> [Aim of the task]: Rewrite everything in the Hospital at Home piece from "To sustain a" down to "and Health Plan.", switching "patient" to "person" every time it comes up.

### Text

The hospital and the home could not be more different, yet a bold strategy is trying to merge the two. It’s a gamble that could reshape healthcare—or collapse under its own complexity.
The Hospital at Home strategy, borne out of the chaos of the COVID-19 pandemic, was meant to alleviate overcrowded hospitals and offer patients a more comfortable setting to heal. But as it expands, cracks are beginning to show in its ambitious foundation.
As of December 2024, 373 hospitals across 139 health systems in 39 states have embraced the CMS’ Acute Hospital Care at Home (AHCAH) model, a program that offers Medicare re-imbursement for delivering hospital-level care to patients at home.
On paper, the model combines the best of in-person and virtual care. In practice, it’s a high-stakes balancing act that some argue is teetering dangerously close to failure.
Supporters hail it as a revolution, pointing to studies showing improved outcomes and cost savings. But critics warn of the risks: patients with serious conditions treated far from the safety net of a fully equipped hospital, escalating costs, and a healthcare system strain-ing to adapt.
A Guidehouse survey of more than 130 CEOs found that hospitals are growing their business lines to provide approximately 20% more services outside of the hospital and/or in the home.
Source: Guidehouse
“It’s hard to capture those services,” says Derek Dudley, MHA, FHFMA, EHRC, CHFP, CPC, CRCR, CPAR, VP of Revenue Cycle Operations at Tidelands Health. “There are a lot of [uncer-tainties around] billing for those services in the home.”
To sustain a Hospital at Home program, executives need to identify the right patient and see enough of them to support hospital-level intervention in the home. But what is the “right” patient?
“If you're a super complex patient, it's entirely possible that the best place that for you to receive care is actually a hospital and not at home,” says Sachin Jain, MD, MBA, who oversaw one of the bigger Hospital at Home programs at the CareMore Health System (now Carelon Health) from 2015-2020 before becoming CEO of the SCAN Group and Health Plan.

######
### Provided information

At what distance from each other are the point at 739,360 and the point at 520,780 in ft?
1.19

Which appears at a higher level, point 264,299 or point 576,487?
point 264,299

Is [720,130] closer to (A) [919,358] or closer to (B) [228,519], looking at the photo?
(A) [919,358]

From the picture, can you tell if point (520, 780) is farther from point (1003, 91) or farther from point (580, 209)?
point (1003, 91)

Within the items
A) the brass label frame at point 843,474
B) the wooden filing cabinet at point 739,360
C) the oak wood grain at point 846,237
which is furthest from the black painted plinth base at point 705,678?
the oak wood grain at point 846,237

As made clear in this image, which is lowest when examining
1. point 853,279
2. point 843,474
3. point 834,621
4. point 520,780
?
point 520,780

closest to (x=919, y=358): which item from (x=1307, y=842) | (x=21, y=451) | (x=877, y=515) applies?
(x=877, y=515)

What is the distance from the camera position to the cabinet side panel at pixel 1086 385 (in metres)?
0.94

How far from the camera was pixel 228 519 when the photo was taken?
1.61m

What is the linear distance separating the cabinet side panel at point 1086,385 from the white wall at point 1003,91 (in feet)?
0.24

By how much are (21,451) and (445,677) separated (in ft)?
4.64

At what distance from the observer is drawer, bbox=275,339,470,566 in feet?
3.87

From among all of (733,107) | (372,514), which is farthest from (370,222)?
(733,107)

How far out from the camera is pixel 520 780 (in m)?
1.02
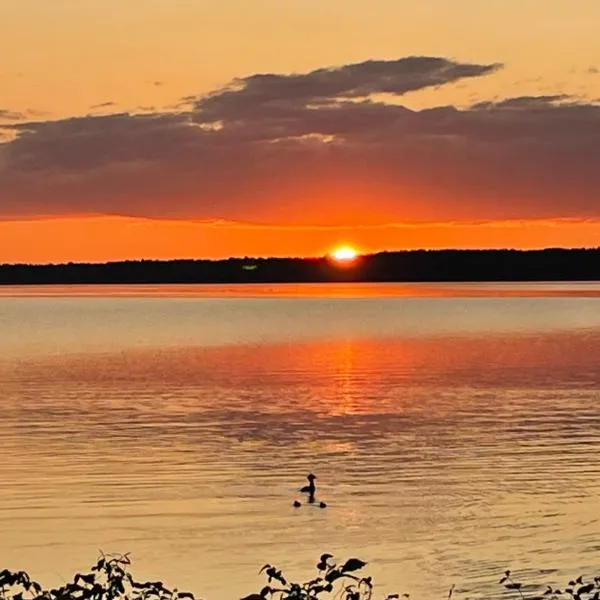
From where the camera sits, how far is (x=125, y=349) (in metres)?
94.6

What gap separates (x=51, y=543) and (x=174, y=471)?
27.1ft

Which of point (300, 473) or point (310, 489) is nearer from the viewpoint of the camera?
point (310, 489)

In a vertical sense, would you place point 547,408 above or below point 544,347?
below

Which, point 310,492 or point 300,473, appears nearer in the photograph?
point 310,492

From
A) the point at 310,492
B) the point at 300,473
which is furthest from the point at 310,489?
the point at 300,473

######

> [Written solution]:
To sustain a Hospital at Home program, executives need to identify the right person and see enough of them to support hospital-level intervention in the home. But what is the “right” person?
“If you're a super complex person, it's entirely possible that the best place that for you to receive care is actually a hospital and not at home,” says Sachin Jain, MD, MBA, who oversaw one of the bigger Hospital at Home programs at the CareMore Health System (now Carelon Health) from 2015-2020 before becoming CEO of the SCAN Group and Health Plan.